---------- Texto fornecido

Durante as minhas férias, em que passei por Berlim, Praga e Budapeste, bebi vinho sempre que possível. Nesta última cidade acabei passando por uma situação um tanto engraçada. Procurando um restaurante de comida tipicamente húngara, fui a um lugar (cujo nome me foge a memória) simples, mas tradicional e simpático, indicado pelo Guia Routard.
Sobre a mesa havia uma plaquinha que sugeria uma taça de vinho rosé feito da cepa kekfrankos bem frutado e refrescate, servido a uma temperatura de 12oC. Como era verão, a sugestão me apeteceu um bocado. Quando minha esperada taça chegou, vi que o vinho era realmente leve e frutado, mas ele estava quente. Quer dizer, a temperatura ambiente, o que não era tão refrescante assim.

--------------------
---------- Dados extraídos

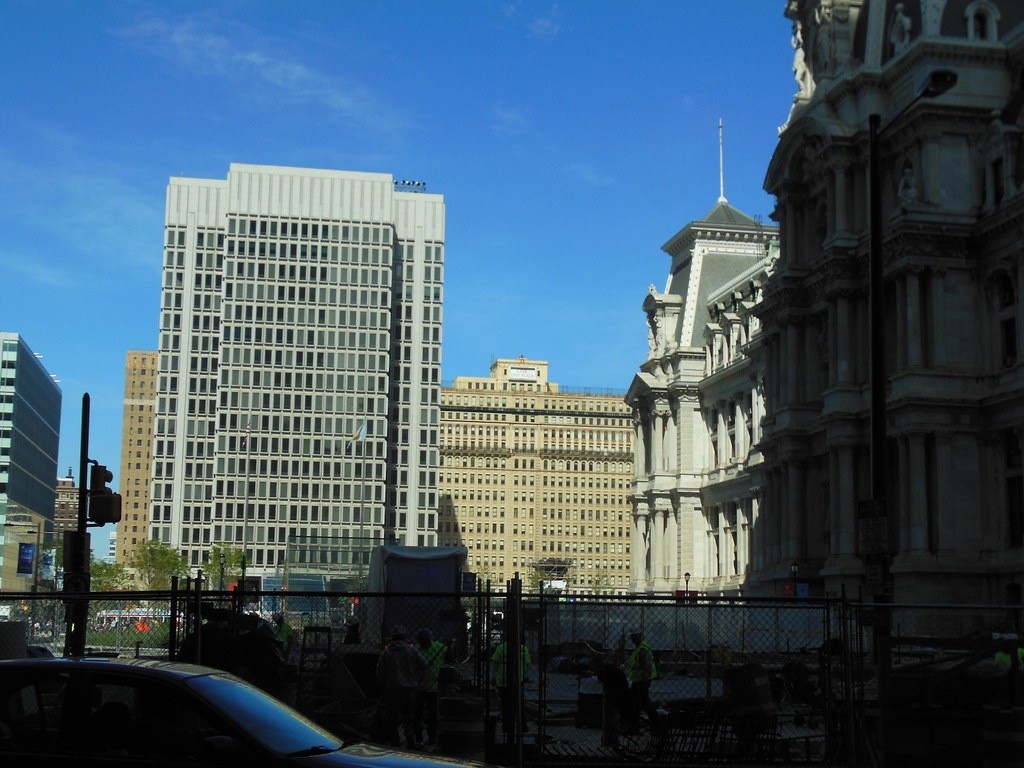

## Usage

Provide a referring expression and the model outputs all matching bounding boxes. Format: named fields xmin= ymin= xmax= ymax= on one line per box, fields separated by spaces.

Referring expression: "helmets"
xmin=389 ymin=625 xmax=407 ymax=636
xmin=272 ymin=613 xmax=282 ymax=622
xmin=626 ymin=623 xmax=643 ymax=636
xmin=345 ymin=616 xmax=360 ymax=627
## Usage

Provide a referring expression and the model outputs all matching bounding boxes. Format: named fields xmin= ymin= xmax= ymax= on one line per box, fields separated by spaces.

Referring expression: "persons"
xmin=375 ymin=627 xmax=462 ymax=749
xmin=27 ymin=621 xmax=62 ymax=636
xmin=272 ymin=613 xmax=294 ymax=654
xmin=995 ymin=647 xmax=1024 ymax=672
xmin=343 ymin=617 xmax=362 ymax=644
xmin=623 ymin=632 xmax=663 ymax=738
xmin=489 ymin=642 xmax=531 ymax=733
xmin=88 ymin=616 xmax=159 ymax=633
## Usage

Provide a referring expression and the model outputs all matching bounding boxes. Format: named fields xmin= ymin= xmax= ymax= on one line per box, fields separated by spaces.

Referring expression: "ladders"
xmin=296 ymin=625 xmax=335 ymax=709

--------------------

Ação necessária 1
Responda com base no relato sobre o vinho em Budapeste:
(a) Por quais cidades passou a viagem de férias descrita?
(b) Qual guia indicou o restaurante de comida húngara?
(c) A que temperatura, segundo a plaquinha, o vinho rosé seria servido?
Ação necessária 2
Prossiga o relato sobre o vinho em Budapeste a partir da última frase apresentada.
Os registros provêm de uma fonte diferente da do texto.

Resposta do exercício 1
(a) Berlim, Praga e Budapeste.
(b) O Guia Routard.
(c) A 12 °C.

Resposta do exercício 2
Chamei o garçom e expliquei, em inglês, que o vinho estava estava quente. Ele, um pouco atrapalhado (saibam que achar garçons que falam inglês em Budapeste é algo bem difícil), repetia “Hot?”. E eu repetia: “Yes, it’s hot. I want another one”. E posso afirmar que depois de quase uma década de aulas de inglês e seis meses morando na Inglaterra meu inglês é bem compreensível. Ficamos nessa discussão uns minutinhos e, enfim, ele levou minha taça.
Fiquei olhando ele entrar atrás do balcão. De repente, vejo ele soltar um jato de vapor quente da máquina de café! Fiquei repetindo pra mim mesma que ele deveria estar tirando o cafézinho de algum outro cliente. Mas infelizmente eu estava enganada. Dois minutos depois, ele volta, agora com a minha taça toda condensada e…. quente! Ele havia entendido que eu queria esquentar o meu vinho!
Quando fiz cara feia e pedi para ele trocar pelo anterior, ele voltou para a cozinha com a maior cara de interrogação, puto da vida achando que eu era uma turista doida. Até hoje me pergunto se eu bebi um vinho cuspido. Provavelmente.